According to the 2016 Arab Youth Survey, only 13 percent of Arab youths said they could imagine themselves supporting IS even if it did not use much violence, down from 19 percent last year, while 50 percent saw it as the biggest problem facing the Middle East, up from 37 percent last year, The Guardian reported on Tuesday.
The Arab Youth Survey was based on 3,500 interviews across a range of issues with respondents aged 18 to 24.
However, concern is mounting across the region as a chronic lack of jobs and opportunities were cited as the principal factor feeding terrorist recruitment.

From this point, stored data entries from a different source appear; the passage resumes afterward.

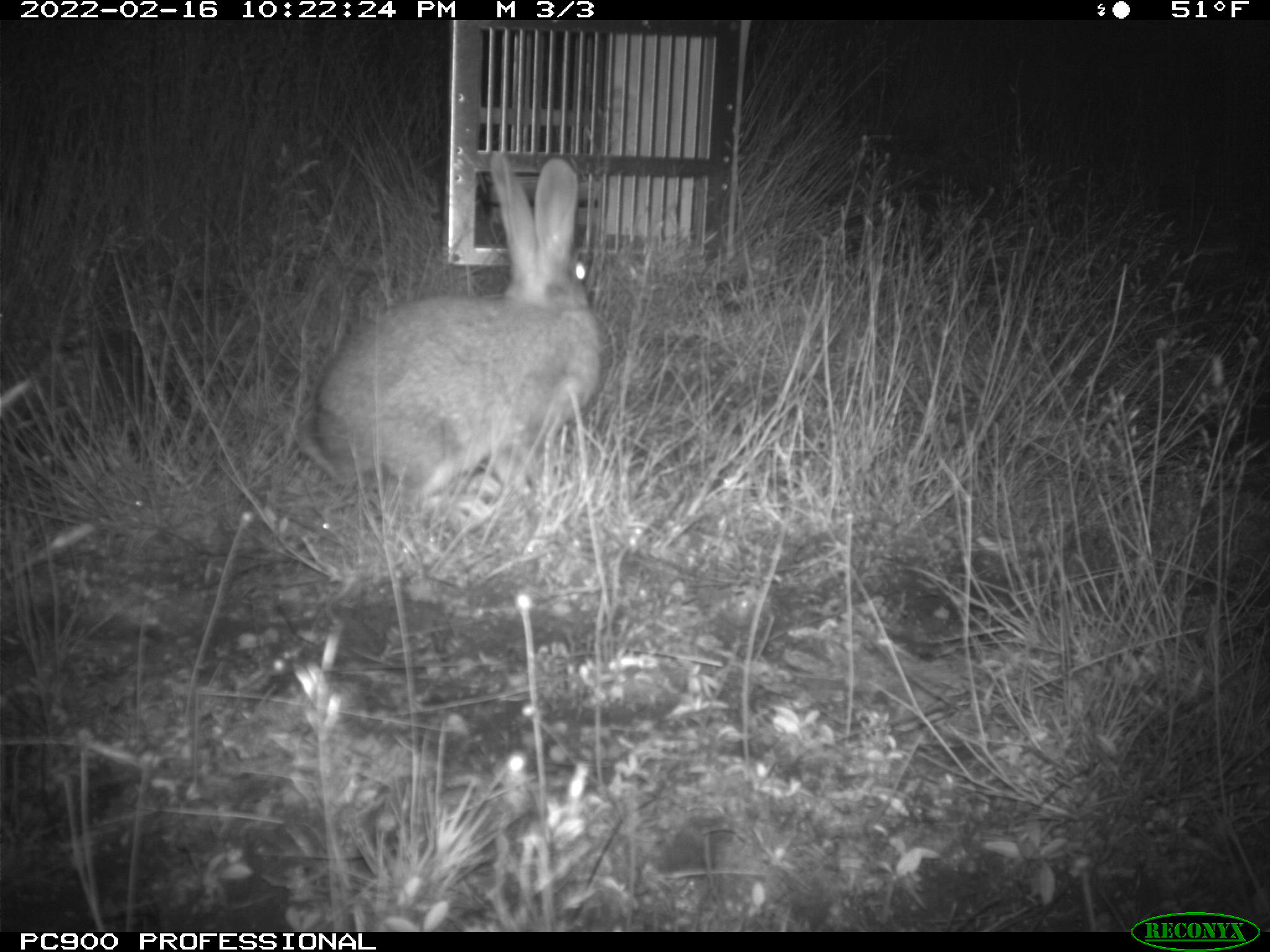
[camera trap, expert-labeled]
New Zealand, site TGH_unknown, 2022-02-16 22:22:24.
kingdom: Animalia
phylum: Chordata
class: Mammalia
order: Lagomorpha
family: Leporidae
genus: Oryctolagus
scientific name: Oryctolagus cuniculus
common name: european rabbit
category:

In eight of the 16 countries surveyed, employment problems were a bigger pull factor for IS than extreme religious views.

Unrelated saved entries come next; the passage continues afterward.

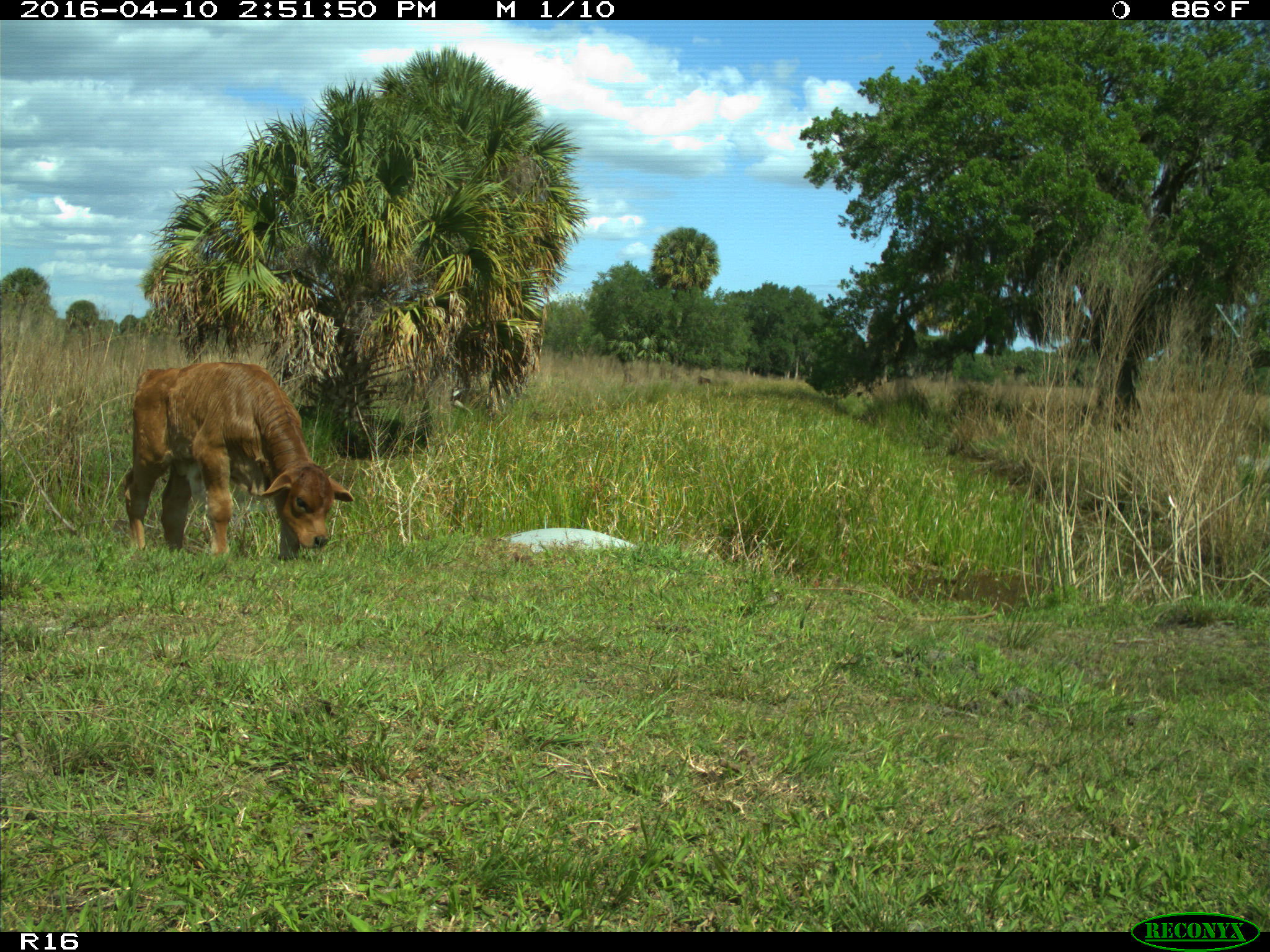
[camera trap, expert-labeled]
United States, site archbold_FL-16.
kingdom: Animalia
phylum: Chordata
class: Mammalia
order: Artiodactyla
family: Bovidae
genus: Bos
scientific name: Bos taurus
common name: domestic cow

In 2016, only 36 percent of young people said they felt the Arab world was in better shape following the Arab Spring upheaval, down from 72 percent in 2012, the poll said.
The majority (53 percent) agreed that maintaining stability was more important than promoting democracy (28 percent). In 2011, 92 percent of Arab youth said living in a democracy was their most cherished wish.
It found that 47 percent believed Sunni-Shia relations were deteriorating and 52 percent felt religion played too big a role in a region dominated by Saudi Arabia and Iran – respective cheerleaders for each sect and on opposite sides of the wars in Syria and Yemen.
Overall, 39 percent of Arab youth viewed the bloody conflict in Syria as a proxy war fought by regional and global powers, 29 percent saw it as a revolution against President Bashar al-Assad’s regime, and 22 percent believed it was a civil war among Syrians.
The Arab Youth Survey 2016 is carried out by international polling firm Penn Schoen Berland for ABurson-Marsteller. Respondents are from Algeria, Bahrain, Egypt, Iraq, Jordan, Kuwait, Lebanon, Libya, Morocco, Oman, Palestine, Qatar, Saudi Arabia, Tunisia, UAE and Yemen.